I believe current share prices represent a classic lagging-sentiment mistake by Mr. Market. A base-case 65% undervaluation is simply too large to ignore.
Risks Facing Herbalife
Herbalife faces a multitude of risks. The most influential are its exposure to controversy, government regulation regarding MLM businesses, significant operations in developing markets along with the long-term risks associated with a reliance on seller member growth.
The direct-selling or MLM business model has long been criticized by a number of regulatory agencies due to the relative lack of profitability this model creates for the individual sellers. Many have criticized such structures as preying on vulnerable individuals who have few marketable skills by creating an alluring yet fragile image of small business entrepreneurship.
Furthermore, most individual sellers struggle to make profits. According to the FTC, a whopping 99% of MLM sellers fail to make a profit. While this data is very difficult to aggregate for Herbalife due to the individual nature of their 6.2 million sellers the holistic picture isn't very positive.
This has placed the sales model under intense scrutiny by many regulatory bodies and could mean that future anti-competitive action could be taken by the authorities to limit or band such activities in certain states, nations or regions.
Federal Trade Commission | Consumer Alert
Back in 2016 Herbalife was engaged in a significant controversy which resulted in the firm having to pay back member sellers who had lost money with the firm. This resulted in Herbalife restructuring their business model to focus on selling products rather than recruiting new sellers which ultimately was beneficial for the company’s profitability and reputation.
In the long-term such action could significantly harm Herbalife’s profitability and overall ability to generate meaningful returns for its shareholders.
Herbalife’s extensive operations in Asia and China also expose the company to significant developing market risk where frequent currency and market fluctuations could harm profitability and sales.
Their operations structures in these regions have for long benefitted from being robust and secure compared to the lack of infrastructure plaguing traditional sales mediums. However, as many of these fast-growing nations develop a larger middle class and more competitive market landscapes, Herbalife could find their market share and allure decreasing.
Finally, Herbalife ultimately relies on recruiting more and more sellers into their direct-selling network to ensure sales volumes and future revenues continue to grow.

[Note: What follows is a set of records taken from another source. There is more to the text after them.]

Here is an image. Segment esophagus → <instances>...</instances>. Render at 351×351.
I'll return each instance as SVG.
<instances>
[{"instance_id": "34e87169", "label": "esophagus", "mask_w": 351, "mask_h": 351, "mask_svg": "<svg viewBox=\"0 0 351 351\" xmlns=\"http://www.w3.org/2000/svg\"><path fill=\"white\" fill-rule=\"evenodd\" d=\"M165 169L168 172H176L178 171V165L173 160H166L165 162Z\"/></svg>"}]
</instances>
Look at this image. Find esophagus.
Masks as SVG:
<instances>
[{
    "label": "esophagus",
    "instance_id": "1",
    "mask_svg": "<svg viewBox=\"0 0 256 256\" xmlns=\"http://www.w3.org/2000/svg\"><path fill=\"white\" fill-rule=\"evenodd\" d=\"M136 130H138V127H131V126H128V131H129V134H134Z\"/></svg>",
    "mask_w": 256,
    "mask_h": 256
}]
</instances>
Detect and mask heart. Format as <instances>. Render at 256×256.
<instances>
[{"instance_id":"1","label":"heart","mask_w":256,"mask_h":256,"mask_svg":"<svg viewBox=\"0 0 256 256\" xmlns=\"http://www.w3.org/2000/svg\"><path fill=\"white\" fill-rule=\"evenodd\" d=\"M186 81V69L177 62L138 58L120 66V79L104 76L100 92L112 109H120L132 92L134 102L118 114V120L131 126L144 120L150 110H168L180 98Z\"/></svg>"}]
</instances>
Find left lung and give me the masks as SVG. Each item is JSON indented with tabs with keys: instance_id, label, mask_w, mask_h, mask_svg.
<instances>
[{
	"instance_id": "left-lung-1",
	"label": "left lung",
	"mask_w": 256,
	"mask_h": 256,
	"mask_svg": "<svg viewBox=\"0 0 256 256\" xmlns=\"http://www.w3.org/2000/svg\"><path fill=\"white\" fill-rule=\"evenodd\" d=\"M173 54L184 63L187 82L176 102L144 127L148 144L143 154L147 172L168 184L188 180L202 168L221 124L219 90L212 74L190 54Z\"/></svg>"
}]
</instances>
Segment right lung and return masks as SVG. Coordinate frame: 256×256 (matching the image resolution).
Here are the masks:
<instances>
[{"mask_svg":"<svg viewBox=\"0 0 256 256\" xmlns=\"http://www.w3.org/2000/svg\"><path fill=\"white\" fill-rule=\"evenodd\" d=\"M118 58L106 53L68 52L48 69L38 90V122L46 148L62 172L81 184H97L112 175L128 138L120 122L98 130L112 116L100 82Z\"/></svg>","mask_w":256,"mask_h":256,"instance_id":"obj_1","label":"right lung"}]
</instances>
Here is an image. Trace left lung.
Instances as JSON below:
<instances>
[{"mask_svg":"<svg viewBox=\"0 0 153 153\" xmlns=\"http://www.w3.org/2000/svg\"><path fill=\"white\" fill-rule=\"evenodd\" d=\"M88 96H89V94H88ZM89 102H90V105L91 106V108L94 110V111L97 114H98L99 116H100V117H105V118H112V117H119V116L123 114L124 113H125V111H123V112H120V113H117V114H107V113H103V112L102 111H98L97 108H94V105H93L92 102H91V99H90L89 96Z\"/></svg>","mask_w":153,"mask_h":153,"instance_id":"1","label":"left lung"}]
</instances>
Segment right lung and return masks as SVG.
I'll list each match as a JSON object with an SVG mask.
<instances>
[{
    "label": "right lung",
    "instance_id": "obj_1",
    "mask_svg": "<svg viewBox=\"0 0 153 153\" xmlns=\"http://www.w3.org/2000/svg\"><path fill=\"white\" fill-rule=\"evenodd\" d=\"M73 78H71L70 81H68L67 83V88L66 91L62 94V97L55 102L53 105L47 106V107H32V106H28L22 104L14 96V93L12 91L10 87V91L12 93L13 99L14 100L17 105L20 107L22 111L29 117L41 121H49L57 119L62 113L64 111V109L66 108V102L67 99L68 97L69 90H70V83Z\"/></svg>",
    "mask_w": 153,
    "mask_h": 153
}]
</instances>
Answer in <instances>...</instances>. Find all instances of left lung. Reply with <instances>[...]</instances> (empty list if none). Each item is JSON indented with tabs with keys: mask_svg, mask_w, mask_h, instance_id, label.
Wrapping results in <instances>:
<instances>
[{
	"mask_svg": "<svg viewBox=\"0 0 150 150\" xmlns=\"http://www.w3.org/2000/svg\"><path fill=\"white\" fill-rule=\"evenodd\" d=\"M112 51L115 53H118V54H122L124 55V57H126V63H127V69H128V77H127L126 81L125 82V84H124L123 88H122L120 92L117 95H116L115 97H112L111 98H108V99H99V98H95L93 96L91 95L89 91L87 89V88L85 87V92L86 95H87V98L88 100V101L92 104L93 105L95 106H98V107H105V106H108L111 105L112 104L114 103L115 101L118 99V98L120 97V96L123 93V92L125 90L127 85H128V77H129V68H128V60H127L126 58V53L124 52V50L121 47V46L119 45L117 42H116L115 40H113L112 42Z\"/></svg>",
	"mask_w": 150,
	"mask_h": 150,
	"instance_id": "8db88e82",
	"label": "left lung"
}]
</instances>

Given that such growth ultimately cannot be achieved indefinitely, it does place the longevity of this business under question.

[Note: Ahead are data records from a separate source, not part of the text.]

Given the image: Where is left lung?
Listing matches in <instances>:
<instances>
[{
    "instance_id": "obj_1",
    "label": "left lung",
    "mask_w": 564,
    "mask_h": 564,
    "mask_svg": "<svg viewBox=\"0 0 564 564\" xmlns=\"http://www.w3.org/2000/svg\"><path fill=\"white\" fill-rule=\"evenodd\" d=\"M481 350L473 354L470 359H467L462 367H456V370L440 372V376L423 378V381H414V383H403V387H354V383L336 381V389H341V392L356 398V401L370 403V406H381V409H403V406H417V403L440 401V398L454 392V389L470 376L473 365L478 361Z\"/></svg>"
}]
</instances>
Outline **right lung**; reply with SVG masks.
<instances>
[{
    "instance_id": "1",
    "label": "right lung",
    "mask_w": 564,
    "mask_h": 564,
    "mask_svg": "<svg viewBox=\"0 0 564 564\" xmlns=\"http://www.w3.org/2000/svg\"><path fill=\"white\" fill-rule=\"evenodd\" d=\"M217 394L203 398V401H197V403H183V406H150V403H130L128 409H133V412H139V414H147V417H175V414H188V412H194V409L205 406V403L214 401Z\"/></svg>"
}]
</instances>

Given the increasing focus many attribute to sustainability and conscious spending, such a model could prove unfit for the demands of future generations.
From an ESG perspective, the aforementioned risk of poor business ethics arise when discussing Herbalife’s extensive MLM structure.
Summary
Herbalife is a controversial direct-selling company which has had a tumultuous and complicated history. While profitability has endured throughout their over 40-year existence, the questions regarding business ethics and overall sustainability of their sales model remain.

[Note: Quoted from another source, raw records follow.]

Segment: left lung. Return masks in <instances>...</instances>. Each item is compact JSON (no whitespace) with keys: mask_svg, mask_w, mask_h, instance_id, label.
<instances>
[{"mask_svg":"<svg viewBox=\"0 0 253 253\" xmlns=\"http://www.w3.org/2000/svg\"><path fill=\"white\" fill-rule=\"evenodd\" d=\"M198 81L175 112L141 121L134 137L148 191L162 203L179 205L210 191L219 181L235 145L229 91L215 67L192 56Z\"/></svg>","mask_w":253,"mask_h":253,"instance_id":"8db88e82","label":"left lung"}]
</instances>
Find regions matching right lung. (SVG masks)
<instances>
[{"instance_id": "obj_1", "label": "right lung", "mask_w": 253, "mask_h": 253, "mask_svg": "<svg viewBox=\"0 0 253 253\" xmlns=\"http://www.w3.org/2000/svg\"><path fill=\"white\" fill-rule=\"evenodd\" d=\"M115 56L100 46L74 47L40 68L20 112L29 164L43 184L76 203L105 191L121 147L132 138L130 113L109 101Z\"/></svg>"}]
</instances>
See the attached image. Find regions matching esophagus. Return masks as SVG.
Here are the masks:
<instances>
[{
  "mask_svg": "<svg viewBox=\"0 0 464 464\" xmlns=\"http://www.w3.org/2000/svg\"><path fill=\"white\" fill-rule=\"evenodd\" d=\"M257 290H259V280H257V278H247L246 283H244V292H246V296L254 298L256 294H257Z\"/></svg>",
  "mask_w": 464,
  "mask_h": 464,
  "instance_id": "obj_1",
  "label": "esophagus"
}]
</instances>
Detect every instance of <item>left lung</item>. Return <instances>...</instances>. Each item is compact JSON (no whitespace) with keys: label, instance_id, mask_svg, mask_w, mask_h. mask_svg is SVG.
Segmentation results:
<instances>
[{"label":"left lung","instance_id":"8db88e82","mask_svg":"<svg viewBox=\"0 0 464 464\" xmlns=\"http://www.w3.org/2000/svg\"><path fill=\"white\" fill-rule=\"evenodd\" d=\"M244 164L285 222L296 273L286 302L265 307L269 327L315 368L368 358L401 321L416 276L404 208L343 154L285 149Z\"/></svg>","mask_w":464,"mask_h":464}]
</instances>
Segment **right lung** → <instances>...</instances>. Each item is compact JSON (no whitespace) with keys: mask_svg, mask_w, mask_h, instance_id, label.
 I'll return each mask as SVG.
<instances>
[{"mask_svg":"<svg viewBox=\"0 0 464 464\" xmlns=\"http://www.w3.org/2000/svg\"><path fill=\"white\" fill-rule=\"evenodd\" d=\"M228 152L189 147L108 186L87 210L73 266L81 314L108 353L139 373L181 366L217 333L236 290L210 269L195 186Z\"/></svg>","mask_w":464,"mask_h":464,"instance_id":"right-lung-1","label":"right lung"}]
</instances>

Nonetheless, from a pure value perspective it is difficult to argue Herbalife being anything else than hugely undervalued. A base case 65% undervaluation is hard to ignore with future profitability looking more positive over the next two years.
While it may be difficult for the company to replicate its monster returns in 2020/2021, a potential recession in 2023 could prove beneficial for the company and in-turn for its shareholders.
I remain hesitant to consider the full 65% discount and cautiously apply a 20% buffer margin under the pretext of controversy hindering overall gains.
Nonetheless, given the huge discount and fundamentally undervalued nature of their shares, I rate Herbalife a Strong Buy. I try to keep in mind that one doesn’t have to buy the company’s products in order to benefit from a rise in share prices.